[Data extract]

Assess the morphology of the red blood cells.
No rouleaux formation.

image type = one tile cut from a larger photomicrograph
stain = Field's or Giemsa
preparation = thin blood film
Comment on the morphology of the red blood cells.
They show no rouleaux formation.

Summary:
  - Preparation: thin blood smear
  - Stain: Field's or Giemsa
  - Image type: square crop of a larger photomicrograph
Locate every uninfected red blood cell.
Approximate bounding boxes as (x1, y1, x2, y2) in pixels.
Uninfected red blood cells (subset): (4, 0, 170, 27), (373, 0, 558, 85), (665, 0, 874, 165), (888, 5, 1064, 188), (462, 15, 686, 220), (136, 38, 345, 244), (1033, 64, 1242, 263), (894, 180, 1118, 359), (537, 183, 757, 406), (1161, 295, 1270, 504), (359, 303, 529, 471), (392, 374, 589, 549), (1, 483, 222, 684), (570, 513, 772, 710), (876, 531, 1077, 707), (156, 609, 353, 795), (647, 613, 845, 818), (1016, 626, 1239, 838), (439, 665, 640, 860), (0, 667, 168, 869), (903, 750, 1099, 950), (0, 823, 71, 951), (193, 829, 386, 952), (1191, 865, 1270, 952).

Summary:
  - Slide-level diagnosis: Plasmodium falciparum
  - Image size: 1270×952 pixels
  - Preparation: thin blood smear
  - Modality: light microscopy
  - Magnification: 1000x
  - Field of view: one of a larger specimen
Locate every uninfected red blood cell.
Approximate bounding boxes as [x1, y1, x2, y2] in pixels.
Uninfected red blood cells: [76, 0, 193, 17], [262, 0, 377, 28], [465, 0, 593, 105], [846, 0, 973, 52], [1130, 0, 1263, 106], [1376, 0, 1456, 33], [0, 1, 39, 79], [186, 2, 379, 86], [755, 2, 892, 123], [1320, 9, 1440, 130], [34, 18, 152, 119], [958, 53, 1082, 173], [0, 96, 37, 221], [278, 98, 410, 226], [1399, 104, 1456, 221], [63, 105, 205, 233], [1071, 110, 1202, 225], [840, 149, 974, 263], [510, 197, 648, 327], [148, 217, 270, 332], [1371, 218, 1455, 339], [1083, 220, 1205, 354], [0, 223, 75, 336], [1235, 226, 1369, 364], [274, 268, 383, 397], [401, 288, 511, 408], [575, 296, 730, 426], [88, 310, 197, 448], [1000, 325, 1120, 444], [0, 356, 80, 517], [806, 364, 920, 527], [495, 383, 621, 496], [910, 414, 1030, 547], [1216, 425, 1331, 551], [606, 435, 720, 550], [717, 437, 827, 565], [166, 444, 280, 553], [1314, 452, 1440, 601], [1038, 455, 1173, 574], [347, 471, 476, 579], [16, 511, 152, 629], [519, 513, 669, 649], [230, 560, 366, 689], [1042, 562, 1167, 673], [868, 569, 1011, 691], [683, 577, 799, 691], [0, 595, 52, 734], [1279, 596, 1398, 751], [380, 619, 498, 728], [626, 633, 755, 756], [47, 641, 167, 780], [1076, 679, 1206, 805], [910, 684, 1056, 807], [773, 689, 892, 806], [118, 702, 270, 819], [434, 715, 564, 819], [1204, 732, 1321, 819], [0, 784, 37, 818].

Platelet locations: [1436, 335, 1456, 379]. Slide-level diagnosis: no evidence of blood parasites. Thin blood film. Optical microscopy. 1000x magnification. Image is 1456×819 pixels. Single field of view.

[/Data extract]

Retype the records above in full, exactly as they appear.

- **Reply**
Assess the morphology of the red blood cells.
No rouleaux formation.

image type = one tile cut from a larger photomicrograph
stain = Field's or Giemsa
preparation = thin blood film
Comment on the morphology of the red blood cells.
They show no rouleaux formation.

Summary:
  - Preparation: thin blood smear
  - Stain: Field's or Giemsa
  - Image type: square crop of a larger photomicrograph
Locate every uninfected red blood cell.
Approximate bounding boxes as (x1, y1, x2, y2) in pixels.
Uninfected red blood cells (subset): (4, 0, 170, 27), (373, 0, 558, 85), (665, 0, 874, 165), (888, 5, 1064, 188), (462, 15, 686, 220), (136, 38, 345, 244), (1033, 64, 1242, 263), (894, 180, 1118, 359), (537, 183, 757, 406), (1161, 295, 1270, 504), (359, 303, 529, 471), (392, 374, 589, 549), (1, 483, 222, 684), (570, 513, 772, 710), (876, 531, 1077, 707), (156, 609, 353, 795), (647, 613, 845, 818), (1016, 626, 1239, 838), (439, 665, 640, 860), (0, 667, 168, 869), (903, 750, 1099, 950), (0, 823, 71, 951), (193, 829, 386, 952), (1191, 865, 1270, 952).

Summary:
  - Slide-level diagnosis: Plasmodium falciparum
  - Image size: 1270×952 pixels
  - Preparation: thin blood smear
  - Modality: light microscopy
  - Magnification: 1000x
  - Field of view: one of a larger specimen
Locate every uninfected red blood cell.
Approximate bounding boxes as [x1, y1, x2, y2] in pixels.
Uninfected red blood cells: [76, 0, 193, 17], [262, 0, 377, 28], [465, 0, 593, 105], [846, 0, 973, 52], [1130, 0, 1263, 106], [1376, 0, 1456, 33], [0, 1, 39, 79], [186, 2, 379, 86], [755, 2, 892, 123], [1320, 9, 1440, 130], [34, 18, 152, 119], [958, 53, 1082, 173], [0, 96, 37, 221], [278, 98, 410, 226], [1399, 104, 1456, 221], [63, 105, 205, 233], [1071, 110, 1202, 225], [840, 149, 974, 263], [510, 197, 648, 327], [148, 217, 270, 332], [1371, 218, 1455, 339], [1083, 220, 1205, 354], [0, 223, 75, 336], [1235, 226, 1369, 364], [274, 268, 383, 397], [401, 288, 511, 408], [575, 296, 730, 426], [88, 310, 197, 448], [1000, 325, 1120, 444], [0, 356, 80, 517], [806, 364, 920, 527], [495, 383, 621, 496], [910, 414, 1030, 547], [1216, 425, 1331, 551], [606, 435, 720, 550], [717, 437, 827, 565], [166, 444, 280, 553], [1314, 452, 1440, 601], [1038, 455, 1173, 574], [347, 471, 476, 579], [16, 511, 152, 629], [519, 513, 669, 649], [230, 560, 366, 689], [1042, 562, 1167, 673], [868, 569, 1011, 691], [683, 577, 799, 691], [0, 595, 52, 734], [1279, 596, 1398, 751], [380, 619, 498, 728], [626, 633, 755, 756], [47, 641, 167, 780], [1076, 679, 1206, 805], [910, 684, 1056, 807], [773, 689, 892, 806], [118, 702, 270, 819], [434, 715, 564, 819], [1204, 732, 1321, 819], [0, 784, 37, 818].

Platelet locations: [1436, 335, 1456, 379]. Slide-level diagnosis: no evidence of blood parasites. Thin blood film. Optical microscopy. 1000x magnification. Image is 1456×819 pixels. Single field of view.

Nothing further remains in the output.